Streit spitzt sich zu
Ullrich droht Godefroot mit „Konsequenzen“

Beim deutschen Radrennstall T-Mobile brodelt es: Kapitän Jan Ullrich will die heftige Kritik, die Walter Godefroot zum Ende der Tour de France an ihm geübt hat, nicht so ohne weiteres auf sich sitzen lassen.

HB HAMBURG. Nachdem der Team-Manager von T-Mobile dem Radprofi fehlende Professionalität vorgeworfen hatte, kündigte der Olympiasieger am Montagabend in der ARD-Talkshow "Beckmann" Konsequenzen an: "Ich bin enttäuscht und ärgere mich maßlos. Ich werde das mit Walter anlässlich des Weltcup-Rennens am Sonntag in Hamburg klären und meine Konsequenzen ziehen."

Was diese Äußerungen bedeuten könnten, wusste Team-Sprecher Olaf Ludwig am Dienstag nicht: "Ich weiß nicht, ob das auf das Umfeld oder Personen bezogen sein soll.

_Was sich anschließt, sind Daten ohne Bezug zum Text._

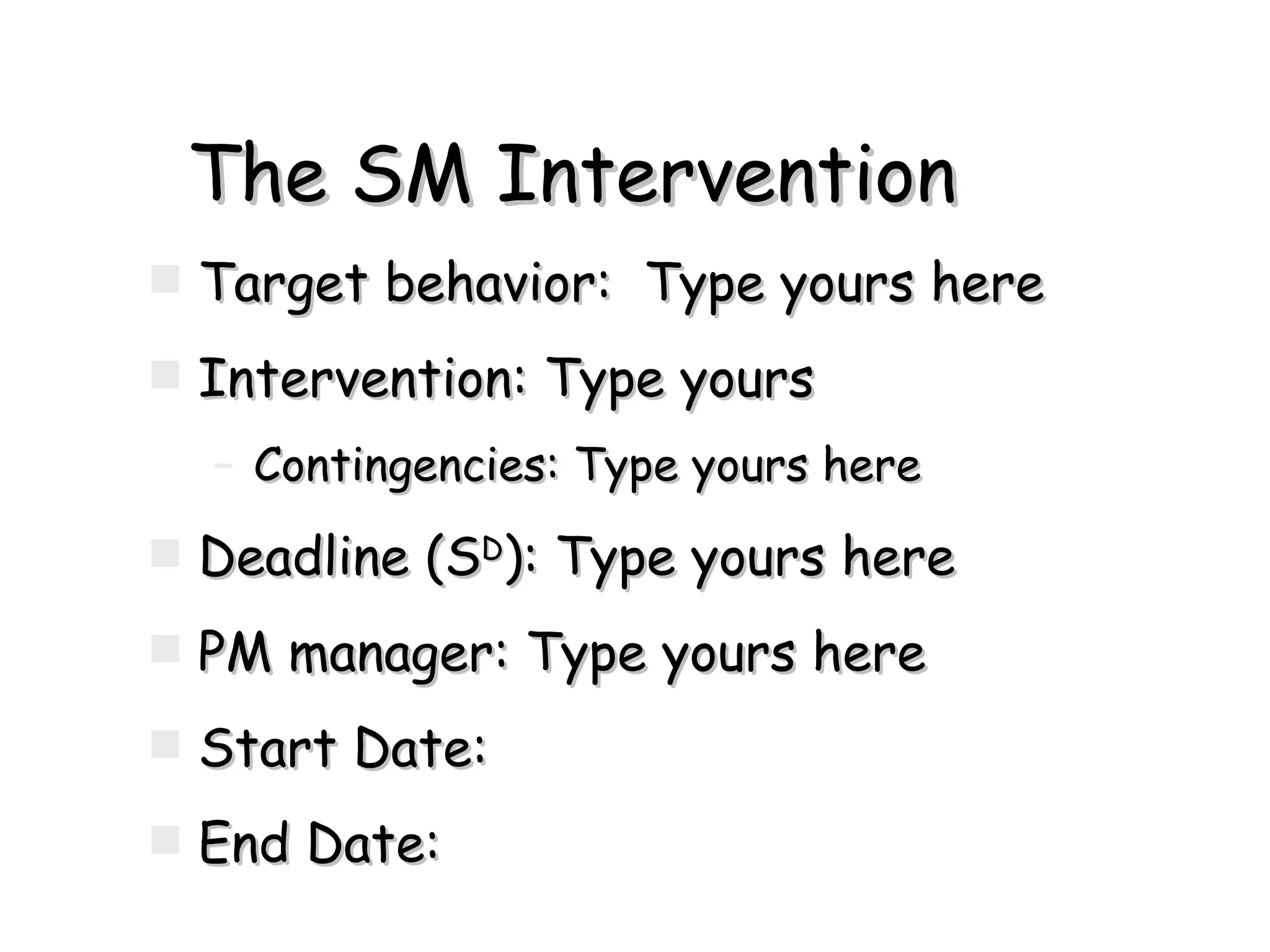 The SM Intervention

Target behavior:  Type yours here

Intervention: Type yours

– Contingencies: Type yours here

Deadline ($S^D$): Type yours here

PM manager: Type yours here

Start Date:

End Date:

Das Gebilde ist bekannt: Die Godefroot GmbH hat einen Vertrag mit T International-Mobile und Jan ist bis 2006 vertraglich gebunden."

Nach dem enttäuschenden vierten Platz seines Mannschafts-Kapitäns bei der Tour de France hatte der T-Mobil-Manager Ullrich und sein Umfeld hart kritisiert. Zu dessen persönlichem Betreuer Rudy Pevenage habe er weder "professionell noch persönlich" Vertrauen, sagte Godefroot dem "Figaro". Der "L'Equipe" erklärte der 61-jährige Belgier, der den Toursieger von 1997 im Vorjahr in sein Team zurückgeholt hatte, Ullrich fehle der nötige "Killerinstinkt", die richtige Einstellung und die mentale Stärke, eine Tour zu gewinnen. Godefroot: "Wir haben alles auf Jan ausgerichtet. Er wollte die Tour gewinnen, und er hat nicht ein Mal einen Etappensieg geholt".